Vietnã busca elevar o valor do arroz diante da queda dos preços de exportação
O Vietnã exportou 5,5 milhões de toneladas de arroz nos primeiros 7 meses de 2026, mas a receita caiu junto com o preço médio. Diante do excedente global, o setor está sendo direcionado para arroz de marca, variedades aromáticas e produtos de maior valor.
Volume exportado cresce enquanto os preços recuam
O Vietnã exportou cerca de 505 mil toneladas de arroz no valor de US$ 252,8 milhões em julho de 2026, segundo o Ministério da Agricultura e Meio Ambiente. Com isso, os embarques dos primeiros 7 meses chegaram a 5,5 milhões de toneladas, avaliadas em US$ 2,64 bilhões. O volume aumentou 0,5% em relação ao mesmo período de 2025, enquanto a receita caiu 6,7%.
O preço médio de exportação foi estimado em US$ 476,6 por tonelada, queda anual de 7,1%. Os números mostram a pressão sobre os exportadores: os embarques resistem, mas cada tonelada gera menos receita. As Filipinas responderam por 44,7% das exportações vietnamitas, seguidas pela China, com 19,1%, e por Gana, com 9,6%.

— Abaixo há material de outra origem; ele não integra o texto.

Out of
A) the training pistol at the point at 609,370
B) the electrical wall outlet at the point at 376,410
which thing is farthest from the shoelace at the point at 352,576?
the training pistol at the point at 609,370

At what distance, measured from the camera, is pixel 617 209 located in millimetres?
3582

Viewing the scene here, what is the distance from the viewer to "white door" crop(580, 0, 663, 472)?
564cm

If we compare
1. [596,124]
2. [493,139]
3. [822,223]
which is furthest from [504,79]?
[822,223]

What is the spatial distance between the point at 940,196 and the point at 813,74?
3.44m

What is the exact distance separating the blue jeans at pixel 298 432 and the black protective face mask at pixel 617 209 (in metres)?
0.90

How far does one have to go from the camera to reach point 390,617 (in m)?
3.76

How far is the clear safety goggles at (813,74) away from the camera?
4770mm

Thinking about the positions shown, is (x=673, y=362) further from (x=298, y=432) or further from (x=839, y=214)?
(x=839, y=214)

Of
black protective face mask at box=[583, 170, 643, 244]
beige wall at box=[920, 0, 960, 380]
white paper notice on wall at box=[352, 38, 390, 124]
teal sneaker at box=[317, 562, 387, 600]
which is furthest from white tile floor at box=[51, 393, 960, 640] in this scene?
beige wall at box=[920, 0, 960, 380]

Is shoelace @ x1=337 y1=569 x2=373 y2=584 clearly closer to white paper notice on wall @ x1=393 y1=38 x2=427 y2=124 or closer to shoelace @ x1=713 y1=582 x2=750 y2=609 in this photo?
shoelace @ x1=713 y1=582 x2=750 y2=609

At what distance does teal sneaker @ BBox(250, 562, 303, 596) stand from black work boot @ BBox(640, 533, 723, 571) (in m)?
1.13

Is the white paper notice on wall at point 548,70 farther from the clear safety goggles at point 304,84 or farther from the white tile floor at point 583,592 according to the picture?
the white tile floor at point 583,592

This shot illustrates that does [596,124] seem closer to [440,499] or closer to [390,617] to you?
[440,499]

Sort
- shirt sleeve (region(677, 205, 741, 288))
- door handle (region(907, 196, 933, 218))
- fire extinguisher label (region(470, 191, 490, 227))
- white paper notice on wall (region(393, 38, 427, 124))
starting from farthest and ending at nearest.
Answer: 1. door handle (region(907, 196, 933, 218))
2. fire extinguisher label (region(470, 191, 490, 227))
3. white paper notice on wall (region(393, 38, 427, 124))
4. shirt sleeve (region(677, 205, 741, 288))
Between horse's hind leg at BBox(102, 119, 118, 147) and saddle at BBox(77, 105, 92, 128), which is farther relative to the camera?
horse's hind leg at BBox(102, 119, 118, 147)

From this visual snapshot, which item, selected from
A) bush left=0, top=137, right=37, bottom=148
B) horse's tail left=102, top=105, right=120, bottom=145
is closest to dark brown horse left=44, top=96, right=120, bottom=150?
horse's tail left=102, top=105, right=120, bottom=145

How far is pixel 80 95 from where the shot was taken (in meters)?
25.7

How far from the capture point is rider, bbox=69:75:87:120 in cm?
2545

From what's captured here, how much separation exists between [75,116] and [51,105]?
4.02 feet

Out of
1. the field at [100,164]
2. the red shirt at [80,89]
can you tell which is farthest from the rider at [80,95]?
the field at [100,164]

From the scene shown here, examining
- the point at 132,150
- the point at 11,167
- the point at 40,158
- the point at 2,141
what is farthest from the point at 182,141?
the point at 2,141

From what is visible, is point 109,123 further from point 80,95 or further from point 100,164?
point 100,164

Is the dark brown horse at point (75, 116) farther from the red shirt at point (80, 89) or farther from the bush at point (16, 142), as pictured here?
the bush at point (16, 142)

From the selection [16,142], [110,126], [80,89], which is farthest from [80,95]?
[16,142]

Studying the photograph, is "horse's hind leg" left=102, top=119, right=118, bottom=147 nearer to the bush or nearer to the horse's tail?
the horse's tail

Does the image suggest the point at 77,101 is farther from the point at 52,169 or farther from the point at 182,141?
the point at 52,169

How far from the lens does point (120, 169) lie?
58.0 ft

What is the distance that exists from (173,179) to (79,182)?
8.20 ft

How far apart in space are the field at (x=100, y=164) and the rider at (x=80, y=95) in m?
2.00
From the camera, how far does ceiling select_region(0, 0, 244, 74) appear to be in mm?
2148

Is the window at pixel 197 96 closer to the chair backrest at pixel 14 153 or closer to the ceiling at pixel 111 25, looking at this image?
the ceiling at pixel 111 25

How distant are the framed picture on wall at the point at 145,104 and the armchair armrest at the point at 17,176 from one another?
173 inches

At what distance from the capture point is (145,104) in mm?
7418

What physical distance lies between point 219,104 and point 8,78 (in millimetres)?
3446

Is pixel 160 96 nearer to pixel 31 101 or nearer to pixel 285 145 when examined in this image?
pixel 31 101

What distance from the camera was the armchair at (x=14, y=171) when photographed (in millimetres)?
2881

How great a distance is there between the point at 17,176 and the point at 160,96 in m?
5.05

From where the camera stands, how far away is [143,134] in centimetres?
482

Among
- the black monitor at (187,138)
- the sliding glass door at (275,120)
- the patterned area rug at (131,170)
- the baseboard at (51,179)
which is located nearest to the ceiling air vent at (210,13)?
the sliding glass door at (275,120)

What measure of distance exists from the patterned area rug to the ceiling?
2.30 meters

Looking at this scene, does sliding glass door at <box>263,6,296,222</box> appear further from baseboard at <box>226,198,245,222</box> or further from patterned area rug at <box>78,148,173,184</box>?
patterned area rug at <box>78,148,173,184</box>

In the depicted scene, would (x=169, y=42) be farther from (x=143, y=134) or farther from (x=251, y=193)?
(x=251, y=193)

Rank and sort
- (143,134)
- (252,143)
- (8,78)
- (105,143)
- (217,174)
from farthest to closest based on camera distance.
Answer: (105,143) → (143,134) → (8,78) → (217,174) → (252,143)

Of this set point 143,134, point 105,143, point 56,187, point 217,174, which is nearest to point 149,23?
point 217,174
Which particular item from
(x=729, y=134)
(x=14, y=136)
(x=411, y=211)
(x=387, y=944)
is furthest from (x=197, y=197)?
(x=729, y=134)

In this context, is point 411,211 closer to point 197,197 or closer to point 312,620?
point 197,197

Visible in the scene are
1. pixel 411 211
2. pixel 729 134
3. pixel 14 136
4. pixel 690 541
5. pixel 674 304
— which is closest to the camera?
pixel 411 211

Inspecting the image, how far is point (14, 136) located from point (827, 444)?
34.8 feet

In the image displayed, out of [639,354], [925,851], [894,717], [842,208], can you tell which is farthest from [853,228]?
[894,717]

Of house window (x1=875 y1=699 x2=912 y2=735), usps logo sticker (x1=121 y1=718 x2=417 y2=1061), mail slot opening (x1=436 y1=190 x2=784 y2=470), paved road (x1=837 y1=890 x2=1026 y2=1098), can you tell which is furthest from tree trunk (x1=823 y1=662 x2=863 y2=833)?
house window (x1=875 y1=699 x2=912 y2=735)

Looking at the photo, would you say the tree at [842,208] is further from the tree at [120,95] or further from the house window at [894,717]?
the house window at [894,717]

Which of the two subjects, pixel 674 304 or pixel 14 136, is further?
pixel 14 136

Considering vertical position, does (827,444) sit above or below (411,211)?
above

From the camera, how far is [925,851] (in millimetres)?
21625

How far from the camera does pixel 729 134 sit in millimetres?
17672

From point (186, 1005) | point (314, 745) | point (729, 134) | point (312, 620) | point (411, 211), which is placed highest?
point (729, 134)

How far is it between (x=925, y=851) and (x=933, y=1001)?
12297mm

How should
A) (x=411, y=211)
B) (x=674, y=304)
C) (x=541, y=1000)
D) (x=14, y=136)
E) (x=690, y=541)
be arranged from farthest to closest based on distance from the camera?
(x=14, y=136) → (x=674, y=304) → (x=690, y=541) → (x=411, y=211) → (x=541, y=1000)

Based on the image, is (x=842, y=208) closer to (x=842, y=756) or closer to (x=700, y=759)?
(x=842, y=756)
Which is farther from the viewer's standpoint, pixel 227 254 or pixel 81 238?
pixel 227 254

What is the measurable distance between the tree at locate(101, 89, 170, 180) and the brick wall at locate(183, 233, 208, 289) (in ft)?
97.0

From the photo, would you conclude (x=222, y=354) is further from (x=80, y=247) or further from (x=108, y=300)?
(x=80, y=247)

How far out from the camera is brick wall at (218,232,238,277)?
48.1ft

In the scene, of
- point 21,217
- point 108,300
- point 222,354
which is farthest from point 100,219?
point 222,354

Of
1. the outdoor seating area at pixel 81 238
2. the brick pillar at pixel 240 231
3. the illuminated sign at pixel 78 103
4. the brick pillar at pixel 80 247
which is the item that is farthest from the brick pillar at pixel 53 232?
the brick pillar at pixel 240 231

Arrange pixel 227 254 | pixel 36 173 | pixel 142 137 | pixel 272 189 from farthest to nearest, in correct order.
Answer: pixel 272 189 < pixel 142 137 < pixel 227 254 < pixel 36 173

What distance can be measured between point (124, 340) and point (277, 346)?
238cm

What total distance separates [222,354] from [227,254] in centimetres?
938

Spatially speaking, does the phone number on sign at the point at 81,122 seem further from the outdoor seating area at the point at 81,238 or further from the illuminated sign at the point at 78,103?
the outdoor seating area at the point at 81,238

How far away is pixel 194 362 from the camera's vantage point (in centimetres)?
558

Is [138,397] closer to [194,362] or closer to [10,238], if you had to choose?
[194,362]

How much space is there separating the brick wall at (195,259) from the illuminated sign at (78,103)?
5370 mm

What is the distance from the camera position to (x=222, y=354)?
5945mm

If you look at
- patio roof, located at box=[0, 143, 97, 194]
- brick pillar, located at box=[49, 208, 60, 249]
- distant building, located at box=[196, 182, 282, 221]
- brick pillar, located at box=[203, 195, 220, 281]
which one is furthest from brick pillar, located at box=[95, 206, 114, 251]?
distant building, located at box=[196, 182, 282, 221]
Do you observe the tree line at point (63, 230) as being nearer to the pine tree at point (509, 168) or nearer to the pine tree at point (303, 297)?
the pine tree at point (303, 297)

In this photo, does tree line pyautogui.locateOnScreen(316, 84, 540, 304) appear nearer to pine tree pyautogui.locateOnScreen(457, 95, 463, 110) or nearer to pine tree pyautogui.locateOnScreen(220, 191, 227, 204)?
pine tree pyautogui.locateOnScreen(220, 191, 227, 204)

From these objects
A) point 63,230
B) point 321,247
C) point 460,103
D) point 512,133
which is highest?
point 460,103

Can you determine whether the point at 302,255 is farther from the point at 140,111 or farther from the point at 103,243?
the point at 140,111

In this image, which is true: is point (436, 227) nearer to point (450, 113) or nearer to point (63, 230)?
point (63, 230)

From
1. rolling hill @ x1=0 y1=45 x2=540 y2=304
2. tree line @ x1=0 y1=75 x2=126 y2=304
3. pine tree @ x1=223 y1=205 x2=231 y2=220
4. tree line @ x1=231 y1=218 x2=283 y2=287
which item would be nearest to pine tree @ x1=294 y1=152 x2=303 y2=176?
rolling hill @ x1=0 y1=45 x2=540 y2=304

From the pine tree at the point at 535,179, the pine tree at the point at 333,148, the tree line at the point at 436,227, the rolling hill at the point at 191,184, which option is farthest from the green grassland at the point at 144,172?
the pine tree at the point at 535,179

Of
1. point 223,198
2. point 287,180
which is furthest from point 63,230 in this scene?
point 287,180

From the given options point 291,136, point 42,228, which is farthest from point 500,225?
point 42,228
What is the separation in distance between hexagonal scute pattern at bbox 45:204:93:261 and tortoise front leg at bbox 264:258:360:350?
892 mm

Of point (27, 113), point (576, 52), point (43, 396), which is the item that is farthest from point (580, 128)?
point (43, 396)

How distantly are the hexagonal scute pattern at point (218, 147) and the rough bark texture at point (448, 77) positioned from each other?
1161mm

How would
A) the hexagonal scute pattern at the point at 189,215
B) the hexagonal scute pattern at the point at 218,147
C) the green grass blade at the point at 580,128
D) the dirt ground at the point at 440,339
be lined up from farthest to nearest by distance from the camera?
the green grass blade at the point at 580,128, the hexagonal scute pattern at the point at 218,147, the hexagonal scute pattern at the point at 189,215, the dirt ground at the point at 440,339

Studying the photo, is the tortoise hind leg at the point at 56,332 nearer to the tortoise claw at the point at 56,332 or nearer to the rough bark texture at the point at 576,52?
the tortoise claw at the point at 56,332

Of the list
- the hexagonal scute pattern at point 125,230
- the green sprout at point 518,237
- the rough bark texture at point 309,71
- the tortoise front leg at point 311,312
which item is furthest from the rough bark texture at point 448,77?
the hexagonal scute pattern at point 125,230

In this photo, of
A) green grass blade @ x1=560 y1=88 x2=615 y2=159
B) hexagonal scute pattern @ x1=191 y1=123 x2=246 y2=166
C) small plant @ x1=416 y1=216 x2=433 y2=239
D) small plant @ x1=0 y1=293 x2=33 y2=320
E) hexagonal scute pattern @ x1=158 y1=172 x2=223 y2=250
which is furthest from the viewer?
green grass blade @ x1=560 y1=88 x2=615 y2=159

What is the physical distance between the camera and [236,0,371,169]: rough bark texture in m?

Nos primeiros 6 meses de 2026, o valor exportado para as Filipinas cresceu 2,3%, enquanto as vendas para a China dobraram e as destinadas a Gana caíram 15,2%. Entre os 15 maiores mercados, o Iraque registrou o maior avanço, com o valor aumentando 110,8 vezes. A Côte d’Ivoire apresentou a maior queda, de 55,7%.
Excedente global mantém a concorrência intensa
Os preços do arroz apresentam sinais de recuperação. A Associação de Alimentos do Vietnã, VFA, informou que o índice Oryza de arroz branco chegou a US$ 432 por tonelada na última semana de junho de 2026, alta de US$ 4 em uma semana e de US$ 15 em um mês. Ainda assim, o Đại Đoàn Kết informou que a oferta abundante deverá manter forte a concorrência entre exportadores.
O Conselho Internacional de Grãos prevê produção mundial de aproximadamente 545 milhões de toneladas na safra 2026/2027, diante de um consumo de cerca de 543 milhões. O comércio global de arroz deve atingir o recorde de 62 milhões de toneladas, enquanto os estoques podem subir para aproximadamente 199 milhões, principalmente devido à ampla oferta da Índia.
As Filipinas continuam essenciais para os exportadores vietnamitas. O Departamento de Agricultura dos Estados Unidos prevê que o país importará cerca de 5,2 milhões de toneladas em 2026/2027, pois a produção doméstica de aproximadamente 12,3 milhões fica bem abaixo do consumo de 17,65 milhões. O governo filipino, porém, também está estabilizando preços, ampliando as compras de arroz em casca nacional e iniciando uma investigação de salvaguarda sobre o arroz importado. Essas medidas acrescentam risco regulatório para fornecedores dependentes desse mercado.
Marcas e variedades premium ganham prioridade
O presidente da VFA, Đỗ Hà Nam, afirmou que o setor deve priorizar a abertura de mercados, o desenvolvimento de marcas e a produção sustentável. A associação defende maior diálogo com as Filipinas e a continuidade do apoio à expansão na África e em outras regiões potenciais, reduzindo a dependência de poucos compradores tradicionais.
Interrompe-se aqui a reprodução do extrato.